PPC isn’t always predictably. And as nerdy and data centric as I am, I know it’s not always exact. But there are some sure-fire ways to tank a PPC account. Here are 5 of them:
Lose Perspective
An account that has an average CPC of $.20 is vastly different than one at $10.00. While you conceptually know this, it’s very easy to lose perspective when managing the accounts if you are switching between the two.

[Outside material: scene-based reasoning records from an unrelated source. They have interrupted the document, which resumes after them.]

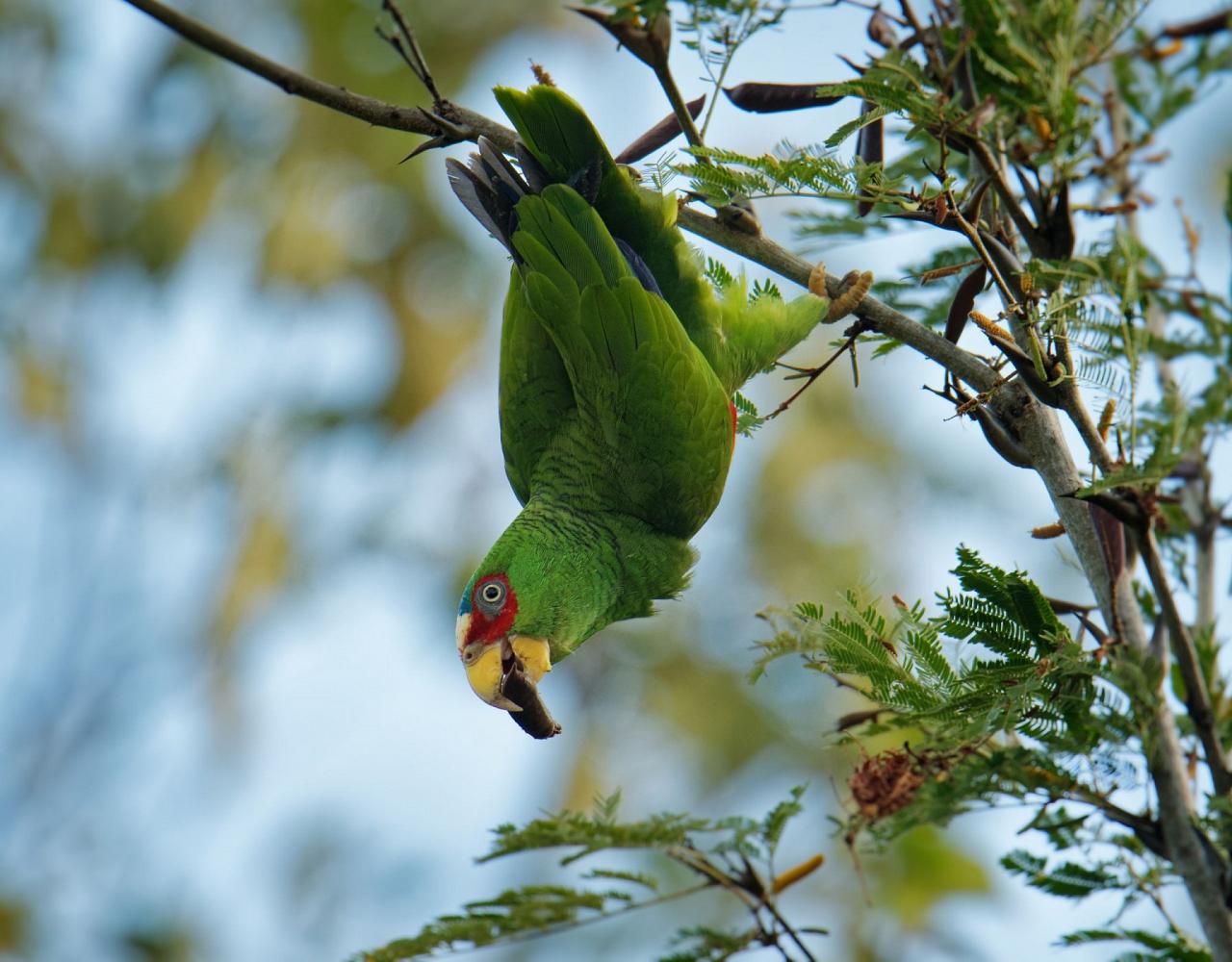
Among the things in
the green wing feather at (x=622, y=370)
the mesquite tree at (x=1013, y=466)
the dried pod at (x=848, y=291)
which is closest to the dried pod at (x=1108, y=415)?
the mesquite tree at (x=1013, y=466)

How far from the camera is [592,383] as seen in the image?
3.15 meters

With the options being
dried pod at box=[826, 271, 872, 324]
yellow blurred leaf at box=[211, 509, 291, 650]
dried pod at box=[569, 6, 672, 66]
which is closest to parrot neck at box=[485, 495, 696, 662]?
dried pod at box=[826, 271, 872, 324]

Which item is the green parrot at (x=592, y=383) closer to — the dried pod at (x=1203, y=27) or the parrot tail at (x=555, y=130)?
the parrot tail at (x=555, y=130)

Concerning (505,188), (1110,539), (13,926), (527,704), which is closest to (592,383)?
(505,188)

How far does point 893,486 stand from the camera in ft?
39.6

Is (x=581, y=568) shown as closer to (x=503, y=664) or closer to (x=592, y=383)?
(x=503, y=664)

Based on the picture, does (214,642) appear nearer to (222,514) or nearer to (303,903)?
(222,514)

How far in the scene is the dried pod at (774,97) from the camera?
88.7 inches

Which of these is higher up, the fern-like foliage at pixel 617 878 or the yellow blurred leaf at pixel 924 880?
the yellow blurred leaf at pixel 924 880

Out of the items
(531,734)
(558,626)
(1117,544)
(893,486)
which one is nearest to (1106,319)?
(1117,544)

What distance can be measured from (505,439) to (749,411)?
31.9 inches

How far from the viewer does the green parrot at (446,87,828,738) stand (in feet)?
9.59

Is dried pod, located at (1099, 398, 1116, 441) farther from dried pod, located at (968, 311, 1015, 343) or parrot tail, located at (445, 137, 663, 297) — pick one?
parrot tail, located at (445, 137, 663, 297)

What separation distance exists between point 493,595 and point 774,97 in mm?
1507
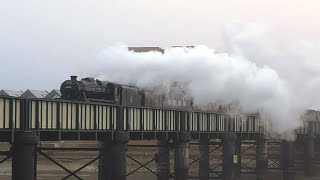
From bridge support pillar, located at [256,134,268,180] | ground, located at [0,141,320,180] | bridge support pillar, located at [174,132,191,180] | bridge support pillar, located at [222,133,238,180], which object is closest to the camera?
bridge support pillar, located at [174,132,191,180]

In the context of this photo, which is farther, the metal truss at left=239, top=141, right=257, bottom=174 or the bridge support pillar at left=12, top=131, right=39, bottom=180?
the metal truss at left=239, top=141, right=257, bottom=174

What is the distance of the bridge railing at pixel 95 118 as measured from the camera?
26125 mm

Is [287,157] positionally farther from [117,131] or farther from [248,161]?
[117,131]

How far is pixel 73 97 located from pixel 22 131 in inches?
403

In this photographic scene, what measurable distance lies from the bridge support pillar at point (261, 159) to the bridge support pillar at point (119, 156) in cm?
2651

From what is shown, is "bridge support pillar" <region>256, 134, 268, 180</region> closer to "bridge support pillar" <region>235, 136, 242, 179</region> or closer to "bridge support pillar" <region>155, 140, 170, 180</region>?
"bridge support pillar" <region>235, 136, 242, 179</region>

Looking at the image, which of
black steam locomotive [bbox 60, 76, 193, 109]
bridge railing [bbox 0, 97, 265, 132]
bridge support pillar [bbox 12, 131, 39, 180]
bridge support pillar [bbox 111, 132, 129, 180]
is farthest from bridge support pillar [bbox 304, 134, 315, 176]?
bridge support pillar [bbox 12, 131, 39, 180]

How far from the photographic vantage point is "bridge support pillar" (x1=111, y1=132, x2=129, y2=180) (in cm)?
3341

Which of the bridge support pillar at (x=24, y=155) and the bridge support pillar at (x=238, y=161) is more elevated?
the bridge support pillar at (x=24, y=155)

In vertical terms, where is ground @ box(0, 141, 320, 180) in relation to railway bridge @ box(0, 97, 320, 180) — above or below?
below

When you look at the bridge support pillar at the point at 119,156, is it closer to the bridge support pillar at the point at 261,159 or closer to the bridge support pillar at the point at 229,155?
the bridge support pillar at the point at 229,155

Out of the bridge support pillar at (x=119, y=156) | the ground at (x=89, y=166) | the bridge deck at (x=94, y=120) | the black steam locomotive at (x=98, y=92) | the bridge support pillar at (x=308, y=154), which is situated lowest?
the ground at (x=89, y=166)

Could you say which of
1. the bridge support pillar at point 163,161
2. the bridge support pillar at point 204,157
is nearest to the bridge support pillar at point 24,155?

Of course you’re not going to up your bids on a $.20 average CPC account to $10.00 on accident. But you might raise it to $.30. And if your not intentionally trying to increase cost/cost per conversion by 50%, you’re in for quite a surprise the next time you log into your account.
Over-optimize
We’ve all had a bad week, or two, and jumped furiously into our accounts to start fixing them. The thought process is right, but what can happen a lot of times is over-optimization.
This is continuously pulling the levers inside your PPC account (bids, ads, keywords) until results seem to be going up. Sometimes, it can feel like you need to be doing something everyday until you are back at goal. But typically this is too much. Spend your time analyzing what is going on, and coming up with 2-3 things that should make a major impact.
Focus on Yesterday, Today or Tomorrow
Along the lines of over-optimization, another way to assure you’ll fail at CPC is looking at too small a window when comparing results to goals. Always focusing on what happened yesterday, or what is happening today, or spiking results tomorrow will get you in a vicious cycle.
This cycle will cost you more time, more stress and worse long-term results. Instead look at longer time lines, and understand that sometimes you have to sacrifice results tomorrow, for better structure, strategy, results over the next few weeks.
Set the Wrong Goals
CPA and CPL are the prime metrics in PPC. But that’s not always the best metric. That’s because you can have a great CPA but be driving the wrong sales (low profit margin/revenue). Or your CPL could be within goal, but on the sales side, none of the leads make it to a bona fide sales appointment. The right goals may revolve more around value per visit, ROAS, or even cost-per-sale (total PPC cost/total sales).